Transport Act 1985
- Parliament of the United Kingdom
- Long title: An Act to amend the law relating to road passenger transport; to make provision for the transfer of the operations of the National Bus Company to the private sector; to provide for the reorganisation of passenger transport in the public sector; to provide for local and central government financial support for certain passenger transport services and travel concessions; to make further provision with respect to the powers of London Regional Transport; to make new provision with respect to the constitution, powers and proceedings of the Transport Tribunal; to make provision with respect to grants payable under section 92 of the Finance Act 1965; to establish a Disabled Persons Transport Advisory Committee; and for connected purposes.
- Citation: 1985 c. 67
- Introduced by: Nicholas Ridley MP (Commons)
- Territorial extent: England and Wales; Scotland (in part); Northern Ireland (in part);

Dates
- Royal assent: 30 October 1985
- Commencement: various
- Amends: London Hackney Carriages Act 1843; Town Police Clauses Act 1847; Pensions (Increase) Act 1971; Restrictive Trade Practices Act 1976; Energy Act 1976; Public Passenger Vehicles Act 1981; Road Traffic Regulation Act 1984;
- Amended by: Road Traffic (Consequential Provisions) Act 1988; Statute Law (Repeals) Act 1989; Tribunals and Inquiries Act 1992; Statute Law (Repeals) Act 1993; Goods Vehicles (Licensing of Operators) Act 1995; Statute Law (Repeals) Act 1995; Audit Commission Act 1998; Private Hire (London) Act 1998; Postal Services Act 2000; Statute Law (Repeals) Act 2004; Railways Act 2005; Statute Law (Repeals) Act 2008; Infrastructure Act 2015; Wales Act 2017; Bus Services Act 2017;

Status: Amended

Text of statute as originally enacted

Revised text of statute as amended

Text of the Transport Act 1985 as in force today (including any amendments) within the United Kingdom, from legislation.gov.uk.

= Transport Act 1985 =

Act of the Parliament of the United Kingdom

The Transport Act 1985 (c. 67) is an act of the Parliament of the United Kingdom. It introduced privatised and deregulated bus services throughout Great Britain and came into effect in October 1986.

----

Written request A - In the Transport Act 1985 text, copy the passage that begins at the words "Text of statute as originally" and stops after "Kingdom, from legislation.gov.uk.", swapping every "statute" for "legislation".
Written request B - Extend the Transport Act 1985 text past its final sentence.

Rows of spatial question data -
----

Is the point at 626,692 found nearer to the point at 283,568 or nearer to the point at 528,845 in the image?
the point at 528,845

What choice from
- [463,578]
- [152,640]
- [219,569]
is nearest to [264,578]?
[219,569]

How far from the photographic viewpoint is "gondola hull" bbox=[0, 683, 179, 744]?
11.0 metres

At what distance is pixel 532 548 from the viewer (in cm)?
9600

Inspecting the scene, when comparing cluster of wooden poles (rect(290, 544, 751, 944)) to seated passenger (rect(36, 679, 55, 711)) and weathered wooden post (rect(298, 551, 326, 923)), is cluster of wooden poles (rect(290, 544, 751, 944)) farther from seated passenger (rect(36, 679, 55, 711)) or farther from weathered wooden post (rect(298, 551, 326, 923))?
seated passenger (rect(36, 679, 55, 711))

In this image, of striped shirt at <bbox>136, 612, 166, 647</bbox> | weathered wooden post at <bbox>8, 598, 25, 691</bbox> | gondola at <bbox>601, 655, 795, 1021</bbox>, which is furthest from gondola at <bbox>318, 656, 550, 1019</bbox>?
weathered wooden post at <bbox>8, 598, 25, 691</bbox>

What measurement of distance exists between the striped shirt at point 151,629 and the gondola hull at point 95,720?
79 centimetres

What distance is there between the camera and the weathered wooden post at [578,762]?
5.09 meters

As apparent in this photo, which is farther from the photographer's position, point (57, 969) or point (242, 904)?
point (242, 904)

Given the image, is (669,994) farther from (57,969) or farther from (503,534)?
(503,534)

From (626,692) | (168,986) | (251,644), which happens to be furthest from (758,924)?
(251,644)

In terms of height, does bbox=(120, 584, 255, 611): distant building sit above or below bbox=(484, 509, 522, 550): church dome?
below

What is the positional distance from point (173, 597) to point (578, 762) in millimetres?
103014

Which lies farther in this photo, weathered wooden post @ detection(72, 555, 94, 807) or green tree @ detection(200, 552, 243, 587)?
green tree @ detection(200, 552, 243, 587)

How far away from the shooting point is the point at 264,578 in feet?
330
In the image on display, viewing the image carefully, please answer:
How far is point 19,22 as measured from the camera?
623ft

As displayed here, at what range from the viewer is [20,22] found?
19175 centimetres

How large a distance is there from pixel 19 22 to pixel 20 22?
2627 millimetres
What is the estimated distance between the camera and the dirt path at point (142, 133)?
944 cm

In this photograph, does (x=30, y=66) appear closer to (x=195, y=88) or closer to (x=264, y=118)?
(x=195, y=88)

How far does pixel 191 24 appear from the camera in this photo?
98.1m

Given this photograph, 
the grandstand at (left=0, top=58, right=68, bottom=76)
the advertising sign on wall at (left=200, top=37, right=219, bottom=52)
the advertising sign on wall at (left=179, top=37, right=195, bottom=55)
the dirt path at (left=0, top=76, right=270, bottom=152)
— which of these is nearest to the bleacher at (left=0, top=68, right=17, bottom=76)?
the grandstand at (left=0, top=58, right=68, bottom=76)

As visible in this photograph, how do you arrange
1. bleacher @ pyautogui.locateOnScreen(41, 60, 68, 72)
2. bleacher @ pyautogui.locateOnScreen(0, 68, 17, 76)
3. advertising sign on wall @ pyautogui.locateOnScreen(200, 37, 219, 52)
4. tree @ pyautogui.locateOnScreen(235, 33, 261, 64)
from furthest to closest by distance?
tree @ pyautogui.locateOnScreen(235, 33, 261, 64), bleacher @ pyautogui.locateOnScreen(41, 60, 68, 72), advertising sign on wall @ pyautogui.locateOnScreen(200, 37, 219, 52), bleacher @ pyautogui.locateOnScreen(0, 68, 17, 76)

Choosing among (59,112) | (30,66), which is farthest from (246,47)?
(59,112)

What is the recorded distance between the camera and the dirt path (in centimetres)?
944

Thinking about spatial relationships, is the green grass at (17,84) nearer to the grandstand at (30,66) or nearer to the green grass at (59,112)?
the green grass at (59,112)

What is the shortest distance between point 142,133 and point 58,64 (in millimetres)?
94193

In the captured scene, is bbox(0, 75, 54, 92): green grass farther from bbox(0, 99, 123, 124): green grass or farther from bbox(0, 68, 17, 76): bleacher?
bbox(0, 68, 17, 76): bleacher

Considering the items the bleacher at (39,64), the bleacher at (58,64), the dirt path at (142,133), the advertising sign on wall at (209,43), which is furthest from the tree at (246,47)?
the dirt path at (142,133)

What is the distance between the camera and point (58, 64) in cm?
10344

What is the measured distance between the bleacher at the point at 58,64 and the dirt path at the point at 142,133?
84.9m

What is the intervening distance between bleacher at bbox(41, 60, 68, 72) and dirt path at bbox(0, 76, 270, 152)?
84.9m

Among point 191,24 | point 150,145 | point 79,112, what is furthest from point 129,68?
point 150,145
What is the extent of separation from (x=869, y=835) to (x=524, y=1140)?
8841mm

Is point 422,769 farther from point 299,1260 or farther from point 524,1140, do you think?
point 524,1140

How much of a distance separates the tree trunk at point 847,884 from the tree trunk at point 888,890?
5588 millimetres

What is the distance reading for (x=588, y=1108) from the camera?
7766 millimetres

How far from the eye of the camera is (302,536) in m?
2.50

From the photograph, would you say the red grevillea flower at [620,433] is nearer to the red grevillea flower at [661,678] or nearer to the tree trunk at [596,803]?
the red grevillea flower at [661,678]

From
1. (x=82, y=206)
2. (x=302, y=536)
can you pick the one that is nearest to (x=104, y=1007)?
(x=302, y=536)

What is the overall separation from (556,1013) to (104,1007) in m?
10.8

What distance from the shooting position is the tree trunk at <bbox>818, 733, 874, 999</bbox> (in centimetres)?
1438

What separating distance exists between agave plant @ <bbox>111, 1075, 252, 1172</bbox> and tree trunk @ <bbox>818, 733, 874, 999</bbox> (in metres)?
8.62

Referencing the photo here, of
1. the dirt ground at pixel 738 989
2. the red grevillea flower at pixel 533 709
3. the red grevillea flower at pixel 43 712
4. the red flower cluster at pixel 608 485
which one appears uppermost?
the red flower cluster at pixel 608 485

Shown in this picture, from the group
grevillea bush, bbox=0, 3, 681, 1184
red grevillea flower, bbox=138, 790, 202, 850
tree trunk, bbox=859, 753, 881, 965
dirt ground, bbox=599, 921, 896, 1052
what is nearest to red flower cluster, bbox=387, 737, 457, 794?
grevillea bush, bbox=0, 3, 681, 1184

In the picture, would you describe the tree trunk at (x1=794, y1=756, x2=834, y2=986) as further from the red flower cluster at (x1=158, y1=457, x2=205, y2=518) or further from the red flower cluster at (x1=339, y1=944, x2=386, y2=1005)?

----

Reply A -
Text of legislation as originally enacted

Revised text of legislation as amended

Text of the Transport Act 1985 as in force today (including any amendments) within the United Kingdom, from legislation.gov.uk.

Reply B -
The act was created as a response to growing concern about the environmental effect the private transportation was having and the public's objection to an increase in road construction. The act was introduced by Nicholas Ridley and it committed to reduce the amount the public paid for commercial objects. This was achieved by reducing the control governments had of bus systems and reducing the subsidies to bus companies. The Conservative government also believed the removal of subsidies and local government control would lead to an increase in competition between companies. The deregulation of buses applied throughout Great Britain, excluding bus services in Greater London, and was led by the Conservative government. Public transport remains under direct public control in Northern Ireland.

==Deregulation and elimination of barriers==

=== Proposal ===
In 1984 a proposal to deregulate local bus services was published in the white paper Buses and in more detailed consultation papers. Part I of the act brought these proposals into effect.

Deregulation, elimination of barriers, and the transfer to the private sector were some of the major changes the act established. Privatisation and bus deregulation came into effect on 26 October 1986. Local authorities were required to transfer their municipally-owned bus services to separate companies. Although most of these companies have since been privatised, with the exception of Lothian Buses in Edinburgh; a few other municipal bus companies remain today. The act also mandated that local governments publish statements of their own policies for bus services deemed socially vital that were not operated by commercial companies.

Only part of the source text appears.